マリアは想像して、何してんだよお前は、と心底残念に思って目を座らせた。すると、場の空気が自分に不利な方へ進みつつあると野性の勘で察したニールが、突如立ち上がり、青年にしか見えない顔をやけに凛々しく引き締めて、力強くこう宣言した。
「安心しなッ。この【騙し打ちのニール】、ジーンさんの足を引っ張るような真似はしない!」
それを眺めていたジーンが、途端に「ははっ」と乾いた笑みをこぼした。マリアは、悟ったようなジーンの表情に、騒ぎが起こったらいつも置いて帰るんだよな、という事情を察して沈黙した。
穏便にいけばいいな、と思いながら、それが叶いそうにない予感にマリアは目頭を揉み解した。今度ニールがチカン行為をしたら、その場で沈めて縄で拘束し、ヴァンレットにひきずらせようかと策について考える。実際、彼らがまだ新人だった時代にやっていた方法だ。

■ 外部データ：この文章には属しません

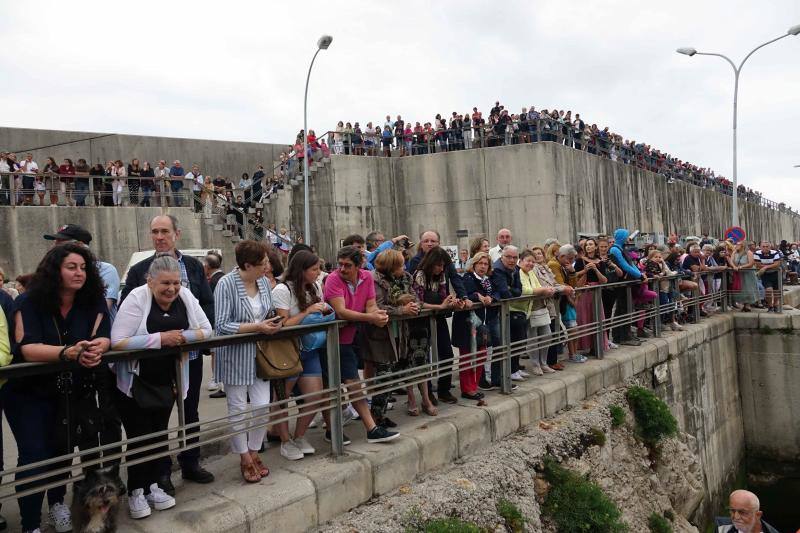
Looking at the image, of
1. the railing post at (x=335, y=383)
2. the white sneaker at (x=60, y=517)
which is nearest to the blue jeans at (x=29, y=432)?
the white sneaker at (x=60, y=517)

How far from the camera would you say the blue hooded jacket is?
27.9 ft

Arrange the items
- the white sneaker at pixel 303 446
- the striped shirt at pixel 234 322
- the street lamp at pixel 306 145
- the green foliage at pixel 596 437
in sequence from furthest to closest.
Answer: the street lamp at pixel 306 145 → the green foliage at pixel 596 437 → the white sneaker at pixel 303 446 → the striped shirt at pixel 234 322

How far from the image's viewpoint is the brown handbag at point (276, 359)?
3.87m

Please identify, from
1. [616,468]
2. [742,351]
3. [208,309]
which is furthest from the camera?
[742,351]

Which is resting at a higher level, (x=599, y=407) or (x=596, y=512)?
(x=599, y=407)

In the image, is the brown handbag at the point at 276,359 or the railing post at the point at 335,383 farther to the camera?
the railing post at the point at 335,383

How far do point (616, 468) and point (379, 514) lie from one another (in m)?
3.63

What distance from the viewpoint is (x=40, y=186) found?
49.9 feet

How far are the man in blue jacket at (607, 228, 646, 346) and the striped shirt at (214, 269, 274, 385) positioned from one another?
6.27 meters

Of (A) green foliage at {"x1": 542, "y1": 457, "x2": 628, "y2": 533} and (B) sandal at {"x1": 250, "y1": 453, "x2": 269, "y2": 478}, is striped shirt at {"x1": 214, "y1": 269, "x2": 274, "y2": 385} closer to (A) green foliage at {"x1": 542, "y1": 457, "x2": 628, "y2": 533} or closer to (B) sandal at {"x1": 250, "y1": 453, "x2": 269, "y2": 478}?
(B) sandal at {"x1": 250, "y1": 453, "x2": 269, "y2": 478}

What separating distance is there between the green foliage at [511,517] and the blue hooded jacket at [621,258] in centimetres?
514

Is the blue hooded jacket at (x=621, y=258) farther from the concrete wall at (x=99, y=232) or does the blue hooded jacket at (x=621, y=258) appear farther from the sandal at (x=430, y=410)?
the concrete wall at (x=99, y=232)

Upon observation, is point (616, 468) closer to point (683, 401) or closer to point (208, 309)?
point (683, 401)

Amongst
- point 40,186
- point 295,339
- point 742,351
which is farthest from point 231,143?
point 295,339
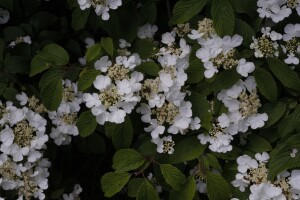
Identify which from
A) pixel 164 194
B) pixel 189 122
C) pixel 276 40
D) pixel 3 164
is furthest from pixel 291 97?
pixel 3 164

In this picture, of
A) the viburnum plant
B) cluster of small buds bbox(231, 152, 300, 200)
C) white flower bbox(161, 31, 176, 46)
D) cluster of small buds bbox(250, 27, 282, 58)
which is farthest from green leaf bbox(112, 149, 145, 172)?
cluster of small buds bbox(250, 27, 282, 58)

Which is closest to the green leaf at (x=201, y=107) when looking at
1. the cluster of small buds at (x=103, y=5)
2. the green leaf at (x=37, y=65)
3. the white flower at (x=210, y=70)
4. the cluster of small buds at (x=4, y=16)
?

宣言によっていつもの調子に戻ったニールが、集まった面々を改めて目に止め、それから大人しくなったマリアを見て「うーん」としばし思案し、掌に拳を落とした。
「やっぱり揃えるのが良いよな。よしッ、お嬢ちゃんもジャケットを着ようぜ!」
「お、ニールは分かってるな。『仲間』としては揃えたいよなぁ。ヴァンレットはどうだ?」
「マリアとお揃い……。うむ、良いと思います」
思案に耽っていたマリアは、こちらにやってきたニールに「ほら」と物を差し出しだされたところで、ようやく気付いて「あ?」と訝しげに顔を上げた。
目の前に差し出されていたのは、一番サイズの小さい平隊員のジャケットだった。阿呆かと一蹴してやろうとしたマリアは、同じ軍服に染まった三人の元部下達がいる光景に、十六年前の日が重なって言葉が詰まった。

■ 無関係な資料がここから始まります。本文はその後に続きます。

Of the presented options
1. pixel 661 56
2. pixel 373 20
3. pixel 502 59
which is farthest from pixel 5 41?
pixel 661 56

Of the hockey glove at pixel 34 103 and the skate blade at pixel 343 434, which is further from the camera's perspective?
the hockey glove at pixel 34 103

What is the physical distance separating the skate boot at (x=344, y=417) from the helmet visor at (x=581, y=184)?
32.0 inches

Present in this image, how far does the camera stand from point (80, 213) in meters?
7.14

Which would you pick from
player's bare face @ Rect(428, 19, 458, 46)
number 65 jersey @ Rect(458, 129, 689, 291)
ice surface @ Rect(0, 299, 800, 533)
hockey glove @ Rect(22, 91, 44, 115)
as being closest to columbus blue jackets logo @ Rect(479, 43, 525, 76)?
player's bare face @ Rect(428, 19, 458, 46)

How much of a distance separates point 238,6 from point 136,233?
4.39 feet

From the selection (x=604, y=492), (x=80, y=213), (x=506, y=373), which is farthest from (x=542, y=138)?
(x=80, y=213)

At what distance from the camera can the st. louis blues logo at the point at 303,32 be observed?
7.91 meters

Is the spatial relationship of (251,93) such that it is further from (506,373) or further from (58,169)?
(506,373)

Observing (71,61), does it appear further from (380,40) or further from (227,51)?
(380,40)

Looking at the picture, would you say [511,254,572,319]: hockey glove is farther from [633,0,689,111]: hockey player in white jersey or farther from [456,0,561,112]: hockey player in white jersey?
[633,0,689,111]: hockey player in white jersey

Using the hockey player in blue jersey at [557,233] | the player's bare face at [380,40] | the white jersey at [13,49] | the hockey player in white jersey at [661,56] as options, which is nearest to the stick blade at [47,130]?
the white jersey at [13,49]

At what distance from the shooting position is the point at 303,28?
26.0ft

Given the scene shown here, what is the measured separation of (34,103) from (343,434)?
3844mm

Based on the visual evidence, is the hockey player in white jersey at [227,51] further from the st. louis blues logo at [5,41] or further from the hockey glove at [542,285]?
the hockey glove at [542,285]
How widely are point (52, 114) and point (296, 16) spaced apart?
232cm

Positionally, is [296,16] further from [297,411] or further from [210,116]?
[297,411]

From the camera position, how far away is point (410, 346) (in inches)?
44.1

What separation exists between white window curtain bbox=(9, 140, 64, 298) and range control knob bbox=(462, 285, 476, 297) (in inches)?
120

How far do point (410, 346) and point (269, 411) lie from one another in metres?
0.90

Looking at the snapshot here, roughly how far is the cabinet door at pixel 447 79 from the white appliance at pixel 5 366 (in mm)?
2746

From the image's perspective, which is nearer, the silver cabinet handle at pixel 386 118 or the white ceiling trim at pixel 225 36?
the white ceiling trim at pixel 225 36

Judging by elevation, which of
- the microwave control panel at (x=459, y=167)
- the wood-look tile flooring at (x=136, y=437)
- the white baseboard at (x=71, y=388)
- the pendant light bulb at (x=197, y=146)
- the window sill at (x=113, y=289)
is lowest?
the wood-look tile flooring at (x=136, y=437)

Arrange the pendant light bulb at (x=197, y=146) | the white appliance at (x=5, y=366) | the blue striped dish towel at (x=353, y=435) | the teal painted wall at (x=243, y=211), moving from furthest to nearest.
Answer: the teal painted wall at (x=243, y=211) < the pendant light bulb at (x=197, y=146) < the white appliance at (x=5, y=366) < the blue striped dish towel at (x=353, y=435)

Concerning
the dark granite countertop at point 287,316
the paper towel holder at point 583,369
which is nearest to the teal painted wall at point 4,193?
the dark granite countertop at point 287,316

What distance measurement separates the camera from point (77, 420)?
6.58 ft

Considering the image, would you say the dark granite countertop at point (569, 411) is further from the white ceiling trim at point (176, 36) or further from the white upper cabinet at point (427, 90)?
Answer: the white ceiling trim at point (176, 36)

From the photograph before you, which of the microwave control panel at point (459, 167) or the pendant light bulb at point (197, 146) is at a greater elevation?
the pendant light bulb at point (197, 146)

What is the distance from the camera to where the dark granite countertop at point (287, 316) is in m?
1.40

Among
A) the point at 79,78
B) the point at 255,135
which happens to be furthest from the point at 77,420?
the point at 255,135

懐かしい、すまない、そんなちぐはぐな想いが胸に込み上げた。
オブライトとして最期に見た青い空と、同じ空の下にいるであろう彼らを残していく事を想った記憶がグッと込み上げて――……すまなかった、すまない、ごめんなさい、と、オブライトとマリアの言葉が波のように押し上げて、一瞬脳裏を染め上げ、それから、ゆっくりと引いていった。
「大丈夫だって、親友。外に行くときはローブで隠すし」
マリアの沈黙を見たジーンが、カラカラと笑いながら、用意していたらしい旅人が着るような古びた茶色のローブを掲げて見せた。
そういう事じゃないんだ。
一瞬だけ、とても胸が痛かったのだけれど、その感情の名前が分からない。
数回の深呼吸の間に、防衛本能のように古い記憶が胸の奥へと滑り落ちてしまうのを感じながら、マリアは、ニールからゆっくりとジャケットを受け取った。ニールは陽気さの滲む呑気な顔で口笛を吹きながら、続いてジーンとヴァンレットに、一般の王宮騎士が支給されている剣を手渡し始めた。
……少しだけなら、いいのだろうか。
マリアは、手に取ったジャケットを見降ろした。きちんと身長に配慮されたジャケットは、サイズの一番小さなものだった。一度、そっと握り締めて――マリアは彼らが剣を腰に差すそばで、慣れたようにジャケットを広げて袖を通した。
ほんの少しほど肩幅は余るが、なんだかしっくりとくる着心地だった。ジャケットに入り込んでしまった長いダーク・ブラウンの髪を、両手で取り出して背中に払った。袖口の金具を止め、最後に襟を整える。
上着を揃えたからといって、決して、あの日に戻れる訳ではないけれど――。
すると、こちらに目を止めたジーンが「似合ってるぜ」と笑い、ニールが「おぉ、さすが俺。目利きぴったりじゃん」と言った。続けてヴァンレットが、「うむ」と楽しそうに肯く。
それを見て、マリアは、思わず素で苦笑をこぼしていた。